▶ Problem details
Please set down the data again exactly, minus the pictures.
:: Data supplied
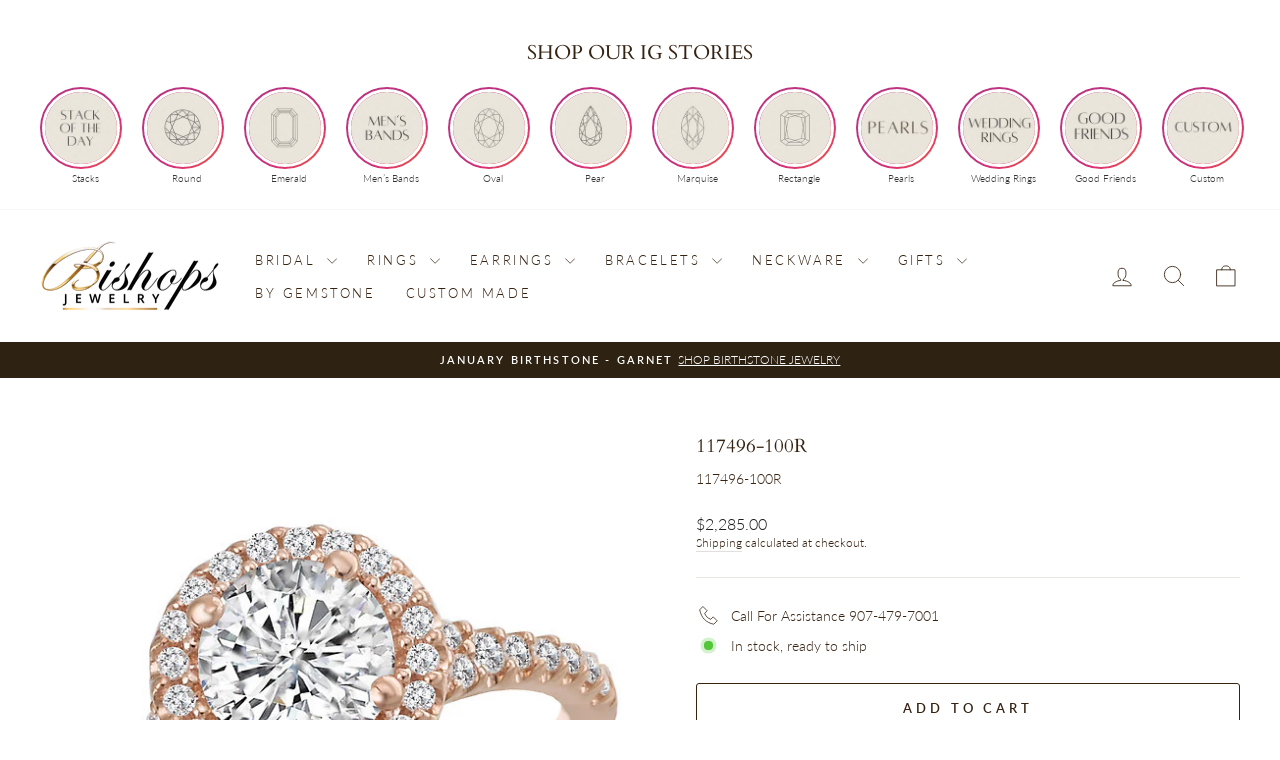

--- FILE ---
content_type: application/javascript
request_url: https://quote.storeify.app/js/stores/bishopsjewelry.myshopify.com/storeify-requestaquote-params.js?v=1767917916
body_size: 9232
content:
var storeify_requestaquote = "[base64]";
::::
▶ Expected answer
--- FILE ---
content_type: application/javascript
request_url: https://quote.storeify.app/js/stores/bishopsjewelry.myshopify.com/storeify-requestaquote-params.js?v=1767917916
body_size: 9232
content:
var storeify_requestaquote = "[base64]";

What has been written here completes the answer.